Sunday, January 6, 2013

The Evangelist

During early and mid 1990s, as a full time college student in New York city and living on my own, I was in desperate need of a nighttime job. My search ended at the regional hub of United Parcel Services located on 43rd Street and 11th Ave, when I was hired to load and unload tractor trailers during the midnight shift. Everybody I knew was against me taking that job because it involved walking through Times Square at 11 o'clock at night. I was only a year or so removed from getting off the boat into the United States, and many feared that I don't have the street smarts to survive walking through the red light district to get to work. Times Square was the center of everything that is considered "dirty" by family oriented people, the place was humming with prostitutes, adult movie theaters, drug dealers, drug addicts and those who seek carnal pleasures. Never a man who listened to  unsolicited advises, I took the job. After making my way through the "sinners" for the first several week, one thing I learned quickly, though the place could be used as the cover picture for mayhem, there exists an underlying order and everybody notices everything. In the beginning, I was approached by everybody from transvestites to pimps in fur coats; a week later, I walked through there as if I am invisible, not even a runaway teenager who just got off the bus from the Midwest solicited my business. I too began to recognize familiar faces in the crowd, it was mostly the same people standing at the same spot every night wearing the same dress.


Another thing I noticed during that time was two young guys standing on a street corner, these guys were there everyday, regardless of rain or shine, heat or snow. One guy read the Scriptures, one verse at a time from a Bible he was holding, and the other guy repeated the verses in a much louder and more authoritative voice. They were there when I went to work and also when I came back from work. I never heard then giving sermons, but stood there reading the Word out aloud. All those years, I never noticed anybody paying particular attention to them, they never had a crowd gathered around them unlike the adult book store that faced them. It seemed like having no listeners never bothered them, and I never could understand their motive. Eventually, I even began to hate them; I thought they were lazy, just wasting their life over something nobody cared about. I related myself better with the prostitutes on the same street, at least we "worked" all night, and unlike these guys, those ladies (and some men in women's clothes) threw me a smile on rare occasions.

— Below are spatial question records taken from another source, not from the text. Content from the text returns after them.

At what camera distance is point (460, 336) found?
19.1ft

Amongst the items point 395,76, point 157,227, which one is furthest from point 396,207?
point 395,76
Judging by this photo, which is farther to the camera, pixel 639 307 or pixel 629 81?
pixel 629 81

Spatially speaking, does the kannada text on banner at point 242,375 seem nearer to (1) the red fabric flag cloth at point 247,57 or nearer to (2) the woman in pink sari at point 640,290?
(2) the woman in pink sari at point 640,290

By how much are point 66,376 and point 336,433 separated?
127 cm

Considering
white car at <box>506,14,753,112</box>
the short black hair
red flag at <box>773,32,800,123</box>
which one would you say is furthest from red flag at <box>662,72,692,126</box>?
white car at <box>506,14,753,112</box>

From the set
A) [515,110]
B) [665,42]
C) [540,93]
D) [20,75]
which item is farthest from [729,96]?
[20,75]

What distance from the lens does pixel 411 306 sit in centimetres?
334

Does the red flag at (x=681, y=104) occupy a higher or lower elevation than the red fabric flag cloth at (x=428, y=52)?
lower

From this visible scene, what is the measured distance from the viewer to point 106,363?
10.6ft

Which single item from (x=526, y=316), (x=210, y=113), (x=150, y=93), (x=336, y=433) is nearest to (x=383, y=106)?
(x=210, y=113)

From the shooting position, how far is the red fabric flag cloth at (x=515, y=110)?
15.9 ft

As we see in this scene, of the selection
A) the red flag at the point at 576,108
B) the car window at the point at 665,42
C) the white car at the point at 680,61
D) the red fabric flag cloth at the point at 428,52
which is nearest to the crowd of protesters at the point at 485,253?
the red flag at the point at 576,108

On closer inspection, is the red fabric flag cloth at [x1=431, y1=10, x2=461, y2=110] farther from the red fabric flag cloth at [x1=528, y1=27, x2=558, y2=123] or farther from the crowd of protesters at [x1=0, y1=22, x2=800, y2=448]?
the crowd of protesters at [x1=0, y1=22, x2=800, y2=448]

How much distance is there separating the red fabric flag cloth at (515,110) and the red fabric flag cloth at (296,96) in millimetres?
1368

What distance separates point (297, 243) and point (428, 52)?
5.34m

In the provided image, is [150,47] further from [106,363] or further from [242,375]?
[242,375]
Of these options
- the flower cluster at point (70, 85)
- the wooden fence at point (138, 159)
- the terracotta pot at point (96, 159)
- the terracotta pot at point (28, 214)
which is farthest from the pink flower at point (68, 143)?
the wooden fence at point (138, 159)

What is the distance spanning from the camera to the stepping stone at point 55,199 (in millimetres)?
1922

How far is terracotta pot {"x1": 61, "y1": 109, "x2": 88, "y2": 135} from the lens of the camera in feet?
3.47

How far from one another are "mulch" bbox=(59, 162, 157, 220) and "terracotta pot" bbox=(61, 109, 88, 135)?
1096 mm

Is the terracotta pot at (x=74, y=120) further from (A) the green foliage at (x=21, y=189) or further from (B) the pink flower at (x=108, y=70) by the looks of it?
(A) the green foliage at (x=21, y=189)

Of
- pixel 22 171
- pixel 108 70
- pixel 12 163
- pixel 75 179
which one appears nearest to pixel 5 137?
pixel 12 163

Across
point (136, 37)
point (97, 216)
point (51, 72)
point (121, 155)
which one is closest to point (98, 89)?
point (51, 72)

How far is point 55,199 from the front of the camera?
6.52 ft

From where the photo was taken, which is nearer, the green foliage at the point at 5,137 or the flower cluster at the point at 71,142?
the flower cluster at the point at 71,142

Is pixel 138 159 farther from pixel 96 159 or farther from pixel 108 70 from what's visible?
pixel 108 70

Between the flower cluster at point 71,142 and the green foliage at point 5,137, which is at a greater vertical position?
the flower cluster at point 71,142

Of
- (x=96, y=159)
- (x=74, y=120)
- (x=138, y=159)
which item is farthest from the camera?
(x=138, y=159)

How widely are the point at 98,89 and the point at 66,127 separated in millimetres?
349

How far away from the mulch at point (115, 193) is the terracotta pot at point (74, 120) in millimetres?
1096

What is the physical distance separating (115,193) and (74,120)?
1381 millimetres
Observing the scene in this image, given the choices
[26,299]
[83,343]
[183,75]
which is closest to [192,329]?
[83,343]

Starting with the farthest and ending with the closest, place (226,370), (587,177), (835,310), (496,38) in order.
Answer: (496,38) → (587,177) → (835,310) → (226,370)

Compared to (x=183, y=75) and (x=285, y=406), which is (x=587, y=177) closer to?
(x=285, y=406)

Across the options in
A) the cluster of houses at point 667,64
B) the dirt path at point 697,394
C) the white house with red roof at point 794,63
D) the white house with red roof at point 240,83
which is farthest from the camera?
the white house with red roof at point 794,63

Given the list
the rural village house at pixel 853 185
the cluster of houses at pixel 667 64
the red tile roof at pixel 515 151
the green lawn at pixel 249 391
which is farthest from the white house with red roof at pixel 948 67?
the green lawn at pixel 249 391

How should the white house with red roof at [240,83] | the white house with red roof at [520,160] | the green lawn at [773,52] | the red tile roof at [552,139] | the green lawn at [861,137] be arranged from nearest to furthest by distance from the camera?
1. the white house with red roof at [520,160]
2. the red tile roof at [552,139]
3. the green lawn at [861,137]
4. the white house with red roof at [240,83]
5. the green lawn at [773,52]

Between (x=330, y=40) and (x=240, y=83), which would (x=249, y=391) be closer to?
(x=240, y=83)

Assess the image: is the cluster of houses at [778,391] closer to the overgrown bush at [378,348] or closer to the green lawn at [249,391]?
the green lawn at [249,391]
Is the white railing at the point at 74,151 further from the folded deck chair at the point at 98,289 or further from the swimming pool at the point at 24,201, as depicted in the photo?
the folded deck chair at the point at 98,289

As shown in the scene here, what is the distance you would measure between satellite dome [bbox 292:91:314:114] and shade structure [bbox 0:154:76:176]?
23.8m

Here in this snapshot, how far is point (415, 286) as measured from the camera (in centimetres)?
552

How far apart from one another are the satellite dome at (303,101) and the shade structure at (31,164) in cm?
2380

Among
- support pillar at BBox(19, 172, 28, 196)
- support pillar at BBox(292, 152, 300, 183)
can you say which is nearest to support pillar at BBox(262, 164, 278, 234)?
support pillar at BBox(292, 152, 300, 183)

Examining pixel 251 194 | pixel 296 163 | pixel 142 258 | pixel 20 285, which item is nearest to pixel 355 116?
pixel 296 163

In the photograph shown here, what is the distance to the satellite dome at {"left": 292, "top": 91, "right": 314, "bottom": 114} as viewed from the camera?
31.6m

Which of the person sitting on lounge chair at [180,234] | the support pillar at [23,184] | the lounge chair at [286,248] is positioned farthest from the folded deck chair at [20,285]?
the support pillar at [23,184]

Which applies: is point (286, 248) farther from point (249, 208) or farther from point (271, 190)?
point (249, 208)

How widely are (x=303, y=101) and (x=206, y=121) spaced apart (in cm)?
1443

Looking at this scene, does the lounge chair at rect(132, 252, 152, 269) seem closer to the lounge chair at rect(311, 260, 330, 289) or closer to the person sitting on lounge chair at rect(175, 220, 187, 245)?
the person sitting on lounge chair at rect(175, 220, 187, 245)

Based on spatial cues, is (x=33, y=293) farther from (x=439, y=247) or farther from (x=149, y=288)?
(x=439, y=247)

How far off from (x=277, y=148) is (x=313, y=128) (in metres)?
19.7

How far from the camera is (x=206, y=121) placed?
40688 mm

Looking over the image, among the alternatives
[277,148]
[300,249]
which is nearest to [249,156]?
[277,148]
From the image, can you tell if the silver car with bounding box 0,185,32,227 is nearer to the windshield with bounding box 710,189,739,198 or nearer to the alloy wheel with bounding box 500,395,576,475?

The last time I went back to Times Square, I had my wife and three kids with me. We marveled the flashing lights of brand new theaters, restaurants and children's toy stores. We watched Lion King and ate at a McDonald's. A Loews Multiplex has taken over the place of the adult movie theater and book store. The place was filled with families who came out to spend the day, and tourists from all over the world; somehow all the "dirt" was gone from that place, there was nothing there to bring back the memories, not even the guys with the Bible. The Word of the Lord also disappeared along with all the sinners, prostitutes and addicts.

Looking back at it now, am I too naive to think that those guys had something to do with the revival of Times Square. The word evangelist means an angel or messenger bringing good news. Doesn't that make those guys evangelists, preaching the Good News to those "Who have eyes and do not see, who have ears and do not hear" (Jeremiah 5:21), tearing down the bricks and mortars of the houses of sins with "the word of God.. living and effective, sharper than any two-edged sword..." (Hebrews 4:12). I have no idea whether those guys were Catholic or Protestant, Pentecostal or Lutheran; I have no idea if they were graduates from a seminary or a Bible school; all they did was read out the Bible, word for word. Somehow they were convinced that the Word, not them, could make a difference to what they were looking at. Somehow it did.

Again, I can't help but to notice the irony with the Times Square scenario; with all the riches and the prosperity that took over the impoverished, the Word of the Lord has also lost its place. Is this what Jesus meant when He said "Those who are well do not need a physician, but the sick do. I did not come to call the righteous but the sinners" (Mark 2:17). But who is the righteous? Does doing well in life equate to being righteous in God's eyes? We need to be careful about ignoring the Word, just listen to Moses as he readied Israel to cross Jordan river to the Promised Land, "For this is no trivial matter for you, but rather your very life; by this word you will enjoy a long life on the land you are crossing the Jordan to possess" (Deuteronomy 32:47). That was Moses' last piece of advise to the people he led for forty years, an advice the Israel never took to heart. Israel, in their prosperity, ignored the word of the Lord to live a life of self-indulgence, and tyranny and destruction lingered over them in a land where milk and honey flowed abundantly.

Throughout our life, we will encounter evangelism in many shapes and forms. Whether it be the guy on the street corner reading out the Bible aloud or our parents saying the evening prayers at the comfort of our home in soft voices; it could be the homeless man holding up a sign at the traffic intersection or one our obnoxious co-workers; God sends out angels to knock on each one of our doors, hoping that one day we would let the Word into our hearts, "Behold, I stand at the door and knock. If anyone hears my voice and opens the door, then I will enter his house and dine with him, and he with me" (Revelation 3:20). Be glad if you still hear this knock; to quote St. Augustine, "Be not afraid of the God who knocks on your door, be afraid of the God who passed you by".